It's going to be interesting how they manage the booster shots project. Variants can come to light at any time.
Work to target a vaccine on a particular feature of the variant can only commence once the variant has come to light and after sufficient time has passed to characterise the behaviour and structure of the variant.
And even once a variant has been found and characterised, it will take time to modify a vaccine to suit it, then it will take a period to synthesize the new vaccine and another period to trial the new vaccines to ensure they work. Even then, other delays occur, manufacture, approvals, roll outs. It will be necessary to do a lot of redundant parallel planning and development. It's going to cost a lot.
With all these random occurrences, dependencies and variable delays and costs, it's going to be tricky to optimise the booster shots project. They are going to go through a lot of white board space to crystalise all these plans. There is a lot hanging on the booster shots project, the work done so far will feed into it, there is little margin for error, but it will be a miracle if it all works out optimally. Project management is a hard life.
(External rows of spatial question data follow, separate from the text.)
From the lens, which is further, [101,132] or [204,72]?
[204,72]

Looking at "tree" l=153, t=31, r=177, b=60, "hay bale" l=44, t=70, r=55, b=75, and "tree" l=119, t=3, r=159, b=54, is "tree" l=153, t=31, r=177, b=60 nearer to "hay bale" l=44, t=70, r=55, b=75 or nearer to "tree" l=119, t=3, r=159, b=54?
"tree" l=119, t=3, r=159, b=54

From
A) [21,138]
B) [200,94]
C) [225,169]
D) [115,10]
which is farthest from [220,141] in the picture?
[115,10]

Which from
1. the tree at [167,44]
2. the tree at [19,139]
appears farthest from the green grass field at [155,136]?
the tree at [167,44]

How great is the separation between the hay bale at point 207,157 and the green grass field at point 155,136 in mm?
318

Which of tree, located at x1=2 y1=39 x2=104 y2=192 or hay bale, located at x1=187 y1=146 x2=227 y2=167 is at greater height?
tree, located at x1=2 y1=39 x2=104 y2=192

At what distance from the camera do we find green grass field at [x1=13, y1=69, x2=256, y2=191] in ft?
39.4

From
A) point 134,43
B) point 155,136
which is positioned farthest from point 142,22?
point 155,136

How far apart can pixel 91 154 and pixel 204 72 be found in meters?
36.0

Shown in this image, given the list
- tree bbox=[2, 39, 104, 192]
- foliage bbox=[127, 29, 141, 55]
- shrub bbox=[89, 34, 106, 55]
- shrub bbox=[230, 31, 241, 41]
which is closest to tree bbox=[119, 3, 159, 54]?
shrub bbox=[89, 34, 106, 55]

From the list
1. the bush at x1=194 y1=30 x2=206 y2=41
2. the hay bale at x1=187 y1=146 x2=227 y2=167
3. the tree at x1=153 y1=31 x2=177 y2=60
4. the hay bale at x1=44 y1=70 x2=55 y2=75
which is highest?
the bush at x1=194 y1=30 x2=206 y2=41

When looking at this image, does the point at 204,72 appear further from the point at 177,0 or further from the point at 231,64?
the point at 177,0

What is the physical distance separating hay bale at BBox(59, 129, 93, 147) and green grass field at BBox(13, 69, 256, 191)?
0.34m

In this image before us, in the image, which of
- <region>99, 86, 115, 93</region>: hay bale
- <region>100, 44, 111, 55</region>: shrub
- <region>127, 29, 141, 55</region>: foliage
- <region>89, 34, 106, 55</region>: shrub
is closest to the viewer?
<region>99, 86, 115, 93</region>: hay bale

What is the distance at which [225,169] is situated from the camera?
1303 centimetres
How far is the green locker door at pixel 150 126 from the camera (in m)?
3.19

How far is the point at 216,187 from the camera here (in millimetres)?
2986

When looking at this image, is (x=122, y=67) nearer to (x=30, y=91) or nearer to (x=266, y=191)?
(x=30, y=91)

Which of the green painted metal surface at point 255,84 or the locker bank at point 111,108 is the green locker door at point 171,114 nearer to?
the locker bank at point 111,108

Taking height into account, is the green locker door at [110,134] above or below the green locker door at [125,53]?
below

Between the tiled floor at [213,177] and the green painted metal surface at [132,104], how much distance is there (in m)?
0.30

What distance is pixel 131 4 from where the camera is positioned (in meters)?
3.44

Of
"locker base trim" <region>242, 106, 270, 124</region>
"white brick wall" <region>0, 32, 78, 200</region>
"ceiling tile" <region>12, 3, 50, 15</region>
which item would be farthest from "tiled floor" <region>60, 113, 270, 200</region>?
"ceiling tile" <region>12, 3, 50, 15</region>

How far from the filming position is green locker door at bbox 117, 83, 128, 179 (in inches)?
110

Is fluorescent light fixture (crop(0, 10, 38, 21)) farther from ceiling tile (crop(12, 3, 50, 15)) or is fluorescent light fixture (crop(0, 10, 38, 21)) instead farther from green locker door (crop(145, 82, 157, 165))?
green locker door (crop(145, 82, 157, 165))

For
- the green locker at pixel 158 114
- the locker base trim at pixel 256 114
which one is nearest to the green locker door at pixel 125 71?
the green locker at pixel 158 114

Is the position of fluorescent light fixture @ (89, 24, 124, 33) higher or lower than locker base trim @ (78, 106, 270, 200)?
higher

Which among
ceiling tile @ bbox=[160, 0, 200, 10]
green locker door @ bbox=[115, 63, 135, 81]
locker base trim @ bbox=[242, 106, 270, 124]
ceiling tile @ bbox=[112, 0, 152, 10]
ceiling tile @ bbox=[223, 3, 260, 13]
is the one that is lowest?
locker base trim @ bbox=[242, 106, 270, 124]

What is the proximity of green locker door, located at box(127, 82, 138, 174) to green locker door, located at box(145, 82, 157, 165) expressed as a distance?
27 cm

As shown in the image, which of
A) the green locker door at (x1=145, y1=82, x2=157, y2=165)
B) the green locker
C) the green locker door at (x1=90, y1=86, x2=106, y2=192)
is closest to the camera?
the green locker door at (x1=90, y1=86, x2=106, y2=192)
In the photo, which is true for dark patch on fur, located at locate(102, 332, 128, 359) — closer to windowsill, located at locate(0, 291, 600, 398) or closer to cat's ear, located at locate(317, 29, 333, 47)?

It's going to be interesting how they manage the booster shots project. Variants can come to light at any time.
Yes, and this is the reason why, of all industries, it's travel that's hardest to get back to normal.
Continued restrictions both reduce the instance of new variants, and give us a sporting chance of track & tracing outbreaks before they spread.
We don't know enough about the new variant threat to judge. But it has to be a possibility that travel restrictions will stay for years, if only to enable all other sectors to operate freely.
Not much different to anti-flu ones, in effect. The efficacy varies from year to year for similar reasons; they're always guessing, to some extent.
Cant see it being a major issue.
This is a slow mutating virus so once prevalence is low the mRNA vaccines can certainly keep up.
Most likely it'll just be a booster to the very vulnerable in line with a flu jab each year.
The rest of the people will be fine partial immune memory and T-cell response will stop them getting very sick again just as Flu.
Oxford/AZ is more of an issue as unlike the others its already know its useless against even single mutations so becomes obsolete almost immediately. mRNAs show good efficacy against the same mutations.
The other issue with it is the chance a booster simply wont work at all unless they change the vector. And if they do that then you're looking at new clinical trials each time so obviously a huge time lag. That and the 4-6 months it takes from creation to large scale production for it.
The way i see this panning out is mRNA vaccinated vulnerable might receive a booster every few years as required as part of their annual health checks.
Oxford/Johnson *if* anyone is still using them in a years time will likely see annual.
It's going to be interesting how they manage the booster shots project. Variants can come to light at any time.
Work to target a vaccine on a particular feature of the variant can only commence once the variant has come to light and after sufficient time has passed to characterise the behaviour and structure of the variant.
And even once a variant has been found and characterised, it will take time to modify a vaccine to suit it, then it will take a period to synthesize the new vaccine and another period to trial the new vaccines to ensure they work. Even then, other delays occur, manufacture, approvals, roll outs. It will be necessary to do a lot of redundant parallel planning and development. It's going to cost a lot.
With all these random occurrences, dependencies and variable delays and costs, it's going to be tricky to optimise the booster shots project. They are going to go through a lot of white board space to crystalise all these plans. There is a lot hanging on the booster shots project, the work done so far will feed into it, there is little margin for error, but it will be a miracle if it all works out optimally. Project management is a hard life.
It just going to be like the annual flu shot. Low to moderate efficacy with whole age groups showing little or no positive health effect. Like old people. The annual flu shot is considered a huge success if the efficacy gets above 40% in a particular year. Usually its closer to 20%.
The big difference is that there is a very real health benefit to younger people from the flu shot. Influenza is a real morality risk for under 55's. There are no health benefits with current and any future SARs CoV 2 vaccines for the under 55's. The SARs CoV 2 vaccines serious adverse effect morality rate is around 70x (so far) that of influenza vaccines and although mostly very old sick people are dying enough younger people die to make the under 55 risk / benefit cost very negative with the SARs CoV 2 vaccines.
So an annual high risk vaccine for a endemic infectious diseases that only kills a very narrow cohort of sick and frail people at the rate they normally die and is of little or no serious health risk to the rest of the population.
Thats a good a definition of public health policy insanity if there ever was one.